Patrimony : Secure your transactions

Your personal assets: safeguard your property purchase by creating an SCI

The real estate investment trust (hereafter “SCI”) is a flexible and efficient wealth management tool which allows the rules governing property ownership to be devised.

In general, the main advantage of using an SCI as a means to own real estate derives from its ability to avoid the restrictive rules around joint ownership when compared to direct ownership.

Thus the SCI is most notably protected from potential creditors, optimises succession planning and creates a certain amount of stability within the family circle…

Creating an SCI requires the main objectives intended by the founding partners be identified upfront in order to calculate the amount of paid-up capital, the advisability or not of paying up the latter, the applicable tax regime, voting rules or the ways of selling shares.

In effect there are several types of SCI which vary slightly according to the objective sought by the founding partners (protection against potential creditor proceedings, succession optimisation, quick resale or by contrast finding long term rental income…).

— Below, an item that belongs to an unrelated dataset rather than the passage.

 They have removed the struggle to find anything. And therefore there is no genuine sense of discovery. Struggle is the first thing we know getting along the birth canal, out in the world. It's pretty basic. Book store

From this perspective, the DIXIT CAUSA practice is involved in different phases of the set-up and life of your SCI by providing you with the following services:

  • A personalised analysis of your situation and your aims, especially regarding the nature of the real estate you intend to acquire (old or new property likely to benefit from favourable tax regimes applicable to investments in rental property) or your wealth objectives as well;
  • Advice as to the choice of the main characteristics which will govern your SCI regarding your situation and objectives which together we will define (high or low paid-up capital, immediately paid-up or not, determining the rules of majority, possible restrictions on selling shares, apportioning paid-up capital, the identity of managers and the way in which they are nominated and removed…);
  • A global service concerning the set-up in the strictest sense of your SCI (the drafting of all the required legal documents for the set-up of your SCI as well as follow up with all the related formalities for the clerk of the Commercial Court and of the Corporate Tax Office);
  • Assistance throughout the life of your SCI so that you can choose the most appropriate tax regime (corporate tax or income tax), decide the advisability of dividing the property from your shares, ensure the shareholder meeting register is accurately kept, or be advised when you come to sell your real estate (advisability of the choice between a sale of the shares or of the property).

Your professional assets: safeguard your purchase or sale of a business

The legal process pertaining to the acquisition of a stakeholding in a company or of a business remain complex regarding the multitude of decisions which fall to the different parties involved.

Thus any person considering acquiring or selling a company is correct to consider an evaluation of what he should hold, the advisability of acquiring a business as opposed to the acquisition of paid-up capital or shares…

The legal details related to the acquisition of a company are even more complex when the interests of the seller and the buyer are acknowledged, especially concerning possible recourse to debt or the content of legal deeds designed to protect all parties.

From this perspective, DIXIT CAUSA is involved in different phases of your acquisition or sale projects by providing you with the following services:

  • A comprehensive analysis of your situation in order to clarify for you the consequences of the choice of purchase or sale transaction related to a business or a stakeholding in the paid-up capital of a company;
  • Monitoring negotiations concerning the main questions around the purchase or sale of a company: extent of the possible guarantee of the assets and liabilities (floor, ceiling, determining the guarantees…) advisability and consequences of a possible holding, main tax consequences of the transaction, extent of the conditions precedent in the sale agreement…;
  • A global service concerning the realisation of the required deeds for the transaction: drafting of the sale protocols, the business sale agreements, updates of the share transfer register, required deeds to set up a holding company (and the related shareholder agreements), as well as follow up of all the required legal formalities for the clerk of the Commercial Court and in general with the relevant authorities.